Yapılacak İş → Aşağıdaki kayıtlarda "From what is" ifadesini içeren satırdan "3582 millimetres" ifadesini içeren satıra kadar, her iki satır da dahil olmak üzere, tüm satırları JSON dize listesi olarak veriniz. Her satır için bir dize yazınız ve boş satırları dışarıda bırakınız.
┄┄┄┄┄┄┄┄┄┄
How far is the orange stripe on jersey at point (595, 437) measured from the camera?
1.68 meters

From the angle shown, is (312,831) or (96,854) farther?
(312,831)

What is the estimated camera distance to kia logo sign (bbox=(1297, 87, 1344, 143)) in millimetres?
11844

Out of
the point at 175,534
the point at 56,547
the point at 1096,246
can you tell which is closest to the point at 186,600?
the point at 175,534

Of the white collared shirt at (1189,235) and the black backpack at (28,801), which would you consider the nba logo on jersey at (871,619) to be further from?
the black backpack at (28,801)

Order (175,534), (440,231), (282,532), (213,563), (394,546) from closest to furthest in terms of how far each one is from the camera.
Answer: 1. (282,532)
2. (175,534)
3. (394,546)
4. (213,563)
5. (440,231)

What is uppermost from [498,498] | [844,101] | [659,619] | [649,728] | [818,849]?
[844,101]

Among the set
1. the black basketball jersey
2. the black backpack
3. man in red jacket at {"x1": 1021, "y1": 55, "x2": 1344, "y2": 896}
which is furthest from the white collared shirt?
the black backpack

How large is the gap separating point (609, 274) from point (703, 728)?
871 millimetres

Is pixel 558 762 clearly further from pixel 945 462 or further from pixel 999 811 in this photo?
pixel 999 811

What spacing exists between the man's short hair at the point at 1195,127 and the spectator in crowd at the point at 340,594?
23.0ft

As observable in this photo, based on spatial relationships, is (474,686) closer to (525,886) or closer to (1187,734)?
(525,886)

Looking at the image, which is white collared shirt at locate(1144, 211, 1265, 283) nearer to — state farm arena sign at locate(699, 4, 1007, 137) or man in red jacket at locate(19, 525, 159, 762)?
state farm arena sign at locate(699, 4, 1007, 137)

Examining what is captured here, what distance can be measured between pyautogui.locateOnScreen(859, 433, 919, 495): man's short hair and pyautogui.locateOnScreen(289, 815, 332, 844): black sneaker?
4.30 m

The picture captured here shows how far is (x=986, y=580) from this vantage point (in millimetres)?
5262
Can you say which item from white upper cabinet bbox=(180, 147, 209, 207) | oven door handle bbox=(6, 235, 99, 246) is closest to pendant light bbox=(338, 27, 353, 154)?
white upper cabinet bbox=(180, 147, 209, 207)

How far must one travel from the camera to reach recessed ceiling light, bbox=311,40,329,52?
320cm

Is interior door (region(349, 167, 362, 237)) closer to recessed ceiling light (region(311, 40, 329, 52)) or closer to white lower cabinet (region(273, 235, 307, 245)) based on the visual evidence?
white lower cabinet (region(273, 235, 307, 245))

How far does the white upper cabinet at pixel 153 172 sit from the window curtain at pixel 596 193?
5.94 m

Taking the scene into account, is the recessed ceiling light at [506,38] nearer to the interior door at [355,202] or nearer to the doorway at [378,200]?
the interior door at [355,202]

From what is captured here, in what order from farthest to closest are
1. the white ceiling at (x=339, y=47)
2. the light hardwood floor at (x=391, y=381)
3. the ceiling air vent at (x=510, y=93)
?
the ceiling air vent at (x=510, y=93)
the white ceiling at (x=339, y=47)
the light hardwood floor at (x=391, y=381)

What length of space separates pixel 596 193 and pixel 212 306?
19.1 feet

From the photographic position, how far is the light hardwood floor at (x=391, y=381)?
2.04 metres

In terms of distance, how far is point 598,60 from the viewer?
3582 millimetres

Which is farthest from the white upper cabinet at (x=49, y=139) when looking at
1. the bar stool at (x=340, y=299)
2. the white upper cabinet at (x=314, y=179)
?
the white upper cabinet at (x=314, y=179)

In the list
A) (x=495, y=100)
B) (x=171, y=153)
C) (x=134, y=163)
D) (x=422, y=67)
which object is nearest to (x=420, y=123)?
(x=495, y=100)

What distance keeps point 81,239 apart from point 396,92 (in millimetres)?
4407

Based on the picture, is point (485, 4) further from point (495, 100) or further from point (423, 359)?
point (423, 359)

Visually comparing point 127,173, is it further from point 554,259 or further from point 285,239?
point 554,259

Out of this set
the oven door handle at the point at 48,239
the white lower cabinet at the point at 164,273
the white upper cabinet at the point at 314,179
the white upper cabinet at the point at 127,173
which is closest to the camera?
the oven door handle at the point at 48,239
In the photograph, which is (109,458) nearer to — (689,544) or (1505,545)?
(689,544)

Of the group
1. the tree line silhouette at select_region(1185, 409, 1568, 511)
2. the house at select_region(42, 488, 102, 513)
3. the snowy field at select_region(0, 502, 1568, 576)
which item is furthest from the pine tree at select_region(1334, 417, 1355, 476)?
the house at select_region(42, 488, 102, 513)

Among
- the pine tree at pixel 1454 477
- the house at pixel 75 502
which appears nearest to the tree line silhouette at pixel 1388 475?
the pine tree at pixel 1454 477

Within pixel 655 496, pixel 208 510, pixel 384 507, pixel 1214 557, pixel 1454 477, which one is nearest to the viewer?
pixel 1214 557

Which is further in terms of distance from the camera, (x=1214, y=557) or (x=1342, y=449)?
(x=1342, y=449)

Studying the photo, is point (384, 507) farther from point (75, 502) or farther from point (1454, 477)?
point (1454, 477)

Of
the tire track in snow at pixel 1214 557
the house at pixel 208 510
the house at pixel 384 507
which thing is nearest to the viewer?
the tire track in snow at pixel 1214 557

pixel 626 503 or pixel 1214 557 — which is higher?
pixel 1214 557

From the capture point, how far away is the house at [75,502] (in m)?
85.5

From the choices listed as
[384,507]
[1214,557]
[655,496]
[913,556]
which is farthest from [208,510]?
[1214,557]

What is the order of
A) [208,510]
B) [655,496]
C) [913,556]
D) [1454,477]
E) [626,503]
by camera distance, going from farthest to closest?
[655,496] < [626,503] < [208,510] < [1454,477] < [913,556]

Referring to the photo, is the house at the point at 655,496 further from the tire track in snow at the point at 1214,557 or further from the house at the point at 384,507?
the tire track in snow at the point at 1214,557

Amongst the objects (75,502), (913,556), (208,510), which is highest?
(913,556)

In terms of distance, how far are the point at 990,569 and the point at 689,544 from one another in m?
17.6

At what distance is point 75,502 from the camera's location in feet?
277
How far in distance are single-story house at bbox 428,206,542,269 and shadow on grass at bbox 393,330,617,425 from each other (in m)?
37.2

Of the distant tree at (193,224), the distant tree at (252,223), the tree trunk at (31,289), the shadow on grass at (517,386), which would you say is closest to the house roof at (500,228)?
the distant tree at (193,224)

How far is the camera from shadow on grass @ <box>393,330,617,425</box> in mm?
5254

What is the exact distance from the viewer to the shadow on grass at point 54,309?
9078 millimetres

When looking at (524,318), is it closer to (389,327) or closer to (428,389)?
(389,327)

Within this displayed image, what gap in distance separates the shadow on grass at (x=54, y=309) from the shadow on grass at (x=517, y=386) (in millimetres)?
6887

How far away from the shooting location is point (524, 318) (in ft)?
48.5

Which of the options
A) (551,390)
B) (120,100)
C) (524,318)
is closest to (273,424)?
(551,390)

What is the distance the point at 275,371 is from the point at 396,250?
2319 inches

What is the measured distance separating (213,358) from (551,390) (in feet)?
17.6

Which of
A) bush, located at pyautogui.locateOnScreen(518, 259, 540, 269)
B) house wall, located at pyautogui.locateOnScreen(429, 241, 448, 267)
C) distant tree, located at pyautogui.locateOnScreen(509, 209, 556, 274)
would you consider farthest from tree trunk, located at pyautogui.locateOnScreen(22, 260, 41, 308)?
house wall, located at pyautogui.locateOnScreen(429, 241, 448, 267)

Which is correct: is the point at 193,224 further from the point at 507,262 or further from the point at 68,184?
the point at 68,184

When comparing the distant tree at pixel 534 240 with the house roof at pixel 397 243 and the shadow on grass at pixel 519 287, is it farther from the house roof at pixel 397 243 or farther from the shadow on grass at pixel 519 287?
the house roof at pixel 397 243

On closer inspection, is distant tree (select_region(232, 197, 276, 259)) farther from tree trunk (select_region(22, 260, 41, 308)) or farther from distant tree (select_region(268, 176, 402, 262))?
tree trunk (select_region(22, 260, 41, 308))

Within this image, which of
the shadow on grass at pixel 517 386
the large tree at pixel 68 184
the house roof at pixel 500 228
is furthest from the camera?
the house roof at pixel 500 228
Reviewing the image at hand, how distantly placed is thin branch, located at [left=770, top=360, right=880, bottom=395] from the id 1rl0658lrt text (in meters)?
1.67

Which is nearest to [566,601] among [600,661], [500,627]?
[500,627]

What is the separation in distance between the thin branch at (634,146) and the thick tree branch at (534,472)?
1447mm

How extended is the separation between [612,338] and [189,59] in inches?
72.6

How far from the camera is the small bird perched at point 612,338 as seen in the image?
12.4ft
┄┄┄┄┄┄┄┄┄┄
Alıştırmanın Cevabı →
[
  "From what is captured here, in what order from farthest to closest are",
  "1. the white ceiling at (x=339, y=47)",
  "2. the light hardwood floor at (x=391, y=381)",
  "3. the ceiling air vent at (x=510, y=93)",
  "?",
  "the ceiling air vent at (x=510, y=93)",
  "the white ceiling at (x=339, y=47)",
  "the light hardwood floor at (x=391, y=381)",
  "What length of space separates pixel 596 193 and pixel 212 306?",
  "19.1 feet",
  "From the photographic position, how far is the light hardwood floor at (x=391, y=381)?",
  "2.04 metres",
  "In terms of distance, how far is point 598,60 from the viewer?",
  "3582 millimetres"
]